Не мог я возразить и против выражения «унизить»: «Мистическое возрождение» вечно предлагает «вылечить» людей от «душевной немоты», превратить нас в «гармоничные» существа. Другими словами – в точные копии их самих, с теми же взглядами, теми же устремлениями, с теми же неврозами и суевериями.
– А какое другое Ч-слово? Большое?
Он склонил голову набок и робко взглянул на меня.
– Правда не догадываетесь? Вот вам подсказка. Как, не утруждая мозги, победить в споре?
– Вам придется растолковать. Я не мастер разгадывать загадки.
– Вы можете сказать, что вашему оппоненту недостает человечности.
Я замолк. Мне было стыдно или, по крайней мере, неловко; я только сейчас понял, как сильно задел его вчера. Чем плохо встречаться на следующий день после интервью: собеседник успевает прокрутить в голове весь разговор, минута за минутой, и прийти к выводу, что именно говорил неправильно.
Рурк сказал:
– Это – древнейшее семантическое оружие. Вспомните обо всех, кого разные культуры в разные времена считали недочеловеками. Иноплеменники. Люди с другим цветом кожи. Рабы. Женщины. Душевнобольные. Глухие. Евреи. Боснийцы, хорваты, сербы, армяне, курды.
Я сказал решительно:
– По-вашему, газовые камеры и риторический оборот – одно и то же?
– Разумеется, нет.
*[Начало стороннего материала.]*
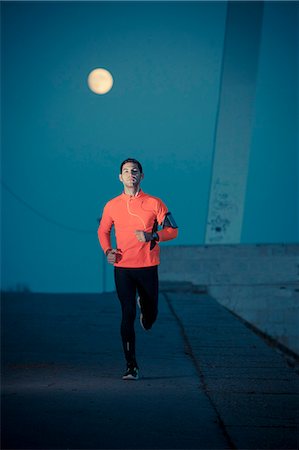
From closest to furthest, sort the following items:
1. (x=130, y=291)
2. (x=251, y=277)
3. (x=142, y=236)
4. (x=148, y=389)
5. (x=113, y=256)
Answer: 1. (x=148, y=389)
2. (x=142, y=236)
3. (x=113, y=256)
4. (x=130, y=291)
5. (x=251, y=277)

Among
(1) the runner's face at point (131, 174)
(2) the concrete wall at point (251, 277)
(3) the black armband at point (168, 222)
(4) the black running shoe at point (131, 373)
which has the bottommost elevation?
(2) the concrete wall at point (251, 277)

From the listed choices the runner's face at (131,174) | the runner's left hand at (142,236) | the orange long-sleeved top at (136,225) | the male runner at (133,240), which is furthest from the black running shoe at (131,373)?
the runner's face at (131,174)

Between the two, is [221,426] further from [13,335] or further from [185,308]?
[185,308]

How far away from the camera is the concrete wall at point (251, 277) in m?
22.5

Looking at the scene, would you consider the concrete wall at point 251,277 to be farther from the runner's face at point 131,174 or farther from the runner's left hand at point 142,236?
the runner's left hand at point 142,236

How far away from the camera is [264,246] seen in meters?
23.1

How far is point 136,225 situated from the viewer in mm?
7953

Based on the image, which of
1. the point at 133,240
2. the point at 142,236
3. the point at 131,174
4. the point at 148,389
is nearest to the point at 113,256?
the point at 133,240

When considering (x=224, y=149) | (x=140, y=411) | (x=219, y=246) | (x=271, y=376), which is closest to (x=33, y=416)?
(x=140, y=411)

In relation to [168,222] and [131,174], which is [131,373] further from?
[131,174]

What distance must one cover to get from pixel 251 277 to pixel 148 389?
16098 mm

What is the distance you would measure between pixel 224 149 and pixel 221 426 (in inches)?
1357

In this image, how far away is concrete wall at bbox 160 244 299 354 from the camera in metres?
22.5

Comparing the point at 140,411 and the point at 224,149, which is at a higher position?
the point at 224,149
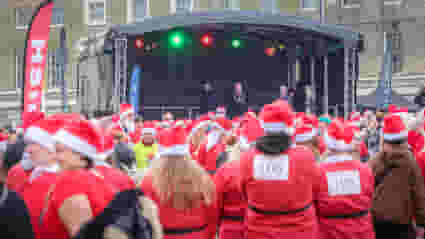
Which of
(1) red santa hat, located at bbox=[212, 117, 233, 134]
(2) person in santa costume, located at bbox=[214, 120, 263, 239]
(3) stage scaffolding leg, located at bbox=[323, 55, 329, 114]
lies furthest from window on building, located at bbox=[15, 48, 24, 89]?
(2) person in santa costume, located at bbox=[214, 120, 263, 239]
Но, положим, вы говорите, что мне «недостает человечности». Что это означает? Что я такого совершил? Убил кого-то? Утопил щенка? Ел мясо? Не проникся Пятой симфонией Бетховена? Или просто не живу или не стремлюсь жить в точности той же эмоциональной жизнью, что и вы? Не разделяю все-все ваши ценности и устремления?
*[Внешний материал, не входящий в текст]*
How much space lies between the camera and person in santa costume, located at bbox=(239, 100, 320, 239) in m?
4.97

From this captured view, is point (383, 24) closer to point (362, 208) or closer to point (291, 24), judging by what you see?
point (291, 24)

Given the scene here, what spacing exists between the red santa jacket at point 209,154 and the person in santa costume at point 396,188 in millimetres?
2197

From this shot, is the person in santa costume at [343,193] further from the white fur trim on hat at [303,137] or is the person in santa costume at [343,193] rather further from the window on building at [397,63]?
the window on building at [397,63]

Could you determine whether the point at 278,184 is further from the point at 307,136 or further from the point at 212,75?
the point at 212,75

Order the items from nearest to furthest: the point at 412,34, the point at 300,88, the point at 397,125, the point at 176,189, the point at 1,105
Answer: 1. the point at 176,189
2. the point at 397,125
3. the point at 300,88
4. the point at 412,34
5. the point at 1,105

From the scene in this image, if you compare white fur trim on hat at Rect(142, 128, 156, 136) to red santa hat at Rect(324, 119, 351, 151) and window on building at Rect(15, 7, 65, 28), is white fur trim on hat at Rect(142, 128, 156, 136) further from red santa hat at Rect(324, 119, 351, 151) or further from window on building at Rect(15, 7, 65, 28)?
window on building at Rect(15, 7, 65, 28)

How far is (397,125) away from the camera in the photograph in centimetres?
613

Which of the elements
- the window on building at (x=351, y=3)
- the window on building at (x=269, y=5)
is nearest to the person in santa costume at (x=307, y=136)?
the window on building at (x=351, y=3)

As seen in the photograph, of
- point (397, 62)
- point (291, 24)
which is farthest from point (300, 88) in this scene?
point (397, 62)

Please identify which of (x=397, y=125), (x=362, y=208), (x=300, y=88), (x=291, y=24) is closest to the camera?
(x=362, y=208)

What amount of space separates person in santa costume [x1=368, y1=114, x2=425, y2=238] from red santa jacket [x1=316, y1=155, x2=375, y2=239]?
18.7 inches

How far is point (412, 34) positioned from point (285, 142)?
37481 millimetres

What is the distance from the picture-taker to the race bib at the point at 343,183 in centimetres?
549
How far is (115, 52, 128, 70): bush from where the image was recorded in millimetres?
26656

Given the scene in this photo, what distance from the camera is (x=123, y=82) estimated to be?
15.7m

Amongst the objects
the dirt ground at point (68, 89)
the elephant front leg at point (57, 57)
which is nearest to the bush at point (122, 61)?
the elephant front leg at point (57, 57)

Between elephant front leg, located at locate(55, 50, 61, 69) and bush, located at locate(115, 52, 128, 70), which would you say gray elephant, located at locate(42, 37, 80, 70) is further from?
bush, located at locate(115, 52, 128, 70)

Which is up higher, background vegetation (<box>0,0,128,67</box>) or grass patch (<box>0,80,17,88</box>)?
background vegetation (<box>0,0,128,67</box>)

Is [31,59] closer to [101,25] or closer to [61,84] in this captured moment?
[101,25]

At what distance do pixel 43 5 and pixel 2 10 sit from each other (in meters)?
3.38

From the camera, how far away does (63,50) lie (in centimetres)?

Я не ответил. Позади сквозь джунгли пронеслись велосипедисты; пошел дождь, но под густыми кронами было по-прежнему сухо.
Рурк продолжал бодро:
– Ответ: любое из перечисленного. А это и есть умственная лень. Усомниться в чьей-либо человечности – значит поставить его в ряд с наемными убийцами, тогда можно не трудиться и не вникать в его взгляды. При этом вы как бы уверены, что существует воображаемый консенсус, что за вашей спиной стоит разгневанное большинство и подтверждает каждое ваше слово. Когда вы говорите, что «Добровольные аутисты» намерены избавиться от человеческого в себе, вы не только присваиваете божественное право произвольно толковать это слово. Вы еще и подразумеваете, что все на планете, кроме разве что новых Адольфа Гитлера и Пол Пота, согласны с вами до последней мелочи, – Он распростер руки и продекламировал, обращаясь к деревьям: – «Отложите скальпель, молю… во имя человечности!»
Я пробормотал:
– Ладно. Может быть, вчера я выразился неудачно. Я не хотел вас обидеть.
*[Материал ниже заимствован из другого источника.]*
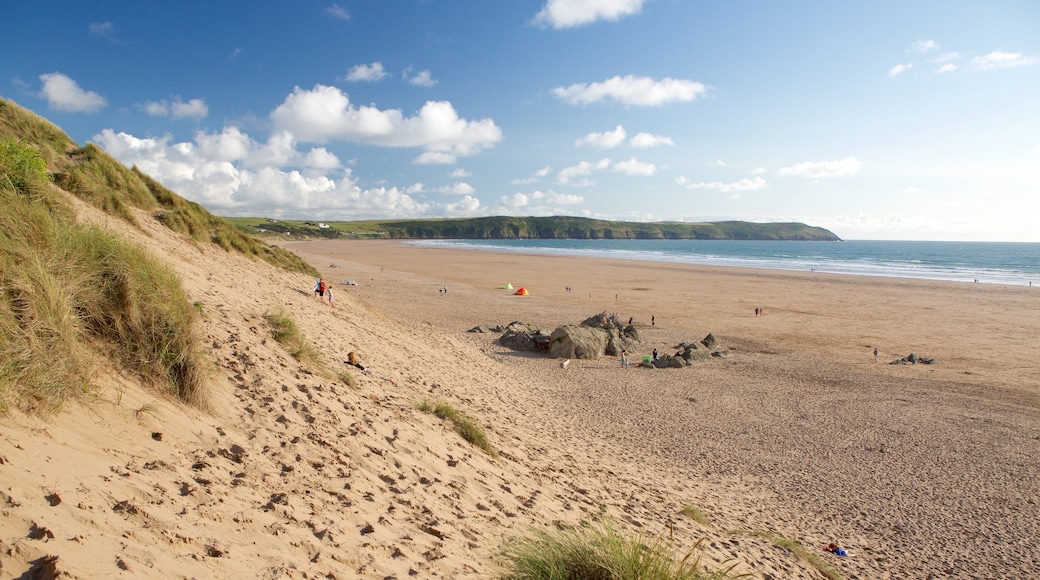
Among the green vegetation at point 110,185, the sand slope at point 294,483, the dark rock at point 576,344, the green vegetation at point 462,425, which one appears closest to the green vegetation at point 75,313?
the sand slope at point 294,483

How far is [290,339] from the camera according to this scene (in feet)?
26.0

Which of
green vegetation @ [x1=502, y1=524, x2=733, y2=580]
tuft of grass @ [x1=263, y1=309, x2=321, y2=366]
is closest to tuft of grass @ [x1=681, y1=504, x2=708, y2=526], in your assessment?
green vegetation @ [x1=502, y1=524, x2=733, y2=580]

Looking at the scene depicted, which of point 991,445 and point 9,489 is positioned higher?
point 9,489

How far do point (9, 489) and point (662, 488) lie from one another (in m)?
7.18

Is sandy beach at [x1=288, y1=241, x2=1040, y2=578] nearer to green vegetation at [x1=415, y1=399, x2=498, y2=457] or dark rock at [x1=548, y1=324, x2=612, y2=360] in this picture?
dark rock at [x1=548, y1=324, x2=612, y2=360]

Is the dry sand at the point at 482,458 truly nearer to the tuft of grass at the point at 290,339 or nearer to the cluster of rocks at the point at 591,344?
the tuft of grass at the point at 290,339

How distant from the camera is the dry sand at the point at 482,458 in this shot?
3549mm

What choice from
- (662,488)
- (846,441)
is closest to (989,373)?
(846,441)

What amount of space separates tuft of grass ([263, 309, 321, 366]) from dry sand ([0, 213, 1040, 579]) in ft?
0.75

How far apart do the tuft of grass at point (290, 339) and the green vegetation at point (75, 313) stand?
6.52 feet

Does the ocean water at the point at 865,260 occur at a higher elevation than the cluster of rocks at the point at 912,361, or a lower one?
higher

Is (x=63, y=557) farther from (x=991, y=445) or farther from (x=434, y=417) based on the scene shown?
(x=991, y=445)

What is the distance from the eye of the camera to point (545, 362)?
16.4 metres

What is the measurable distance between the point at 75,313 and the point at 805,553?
318 inches
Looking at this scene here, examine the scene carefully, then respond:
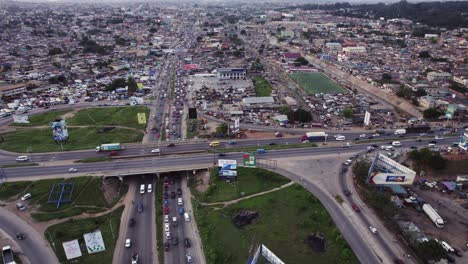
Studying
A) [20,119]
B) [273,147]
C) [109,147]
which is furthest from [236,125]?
[20,119]

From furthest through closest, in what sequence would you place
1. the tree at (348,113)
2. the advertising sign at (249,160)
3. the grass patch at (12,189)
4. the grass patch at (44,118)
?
the tree at (348,113), the grass patch at (44,118), the advertising sign at (249,160), the grass patch at (12,189)

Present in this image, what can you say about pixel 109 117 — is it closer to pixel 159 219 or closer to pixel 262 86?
pixel 159 219

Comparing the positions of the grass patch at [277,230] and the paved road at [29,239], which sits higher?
the paved road at [29,239]

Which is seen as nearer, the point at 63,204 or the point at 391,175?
the point at 63,204

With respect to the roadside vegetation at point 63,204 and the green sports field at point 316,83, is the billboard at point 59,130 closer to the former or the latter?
the roadside vegetation at point 63,204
Рурк весело покачал головой.
– Я и не обиделся. В конце концов, это сражение, и я не жду быстрой капитуляции. Вы верны узкому определению Большого Ч; возможно, вы даже искренне верите, что все остальные думают так же. Я – сторонник более широкого толкования. Мы согласны, что не согласны. Встретимся в окопах.
Узкому? Я открыл было рот, чтобы отвести упрек, но понял, что не знаю, чем оправдываться. Что было сказать? Что я снял сочувственный фильм о гендерной миграции? А теперь пытаюсь уравновесить его франкенштушной картиной о «Добровольных аутистах»?
Так что последнее слово осталось за ним (во всяком случае, в реальном времени). Мы обменялись рукопожатиями и разошлись.
Я еще раз прокрутил все с самого начала. Рурк был на удивление красноречив, по-своему убедителен, ни на одну его фразу нельзя было возразить. Однако его словечки, его внезапные вспышки – все это было слишком спорно, слишком вызывающе.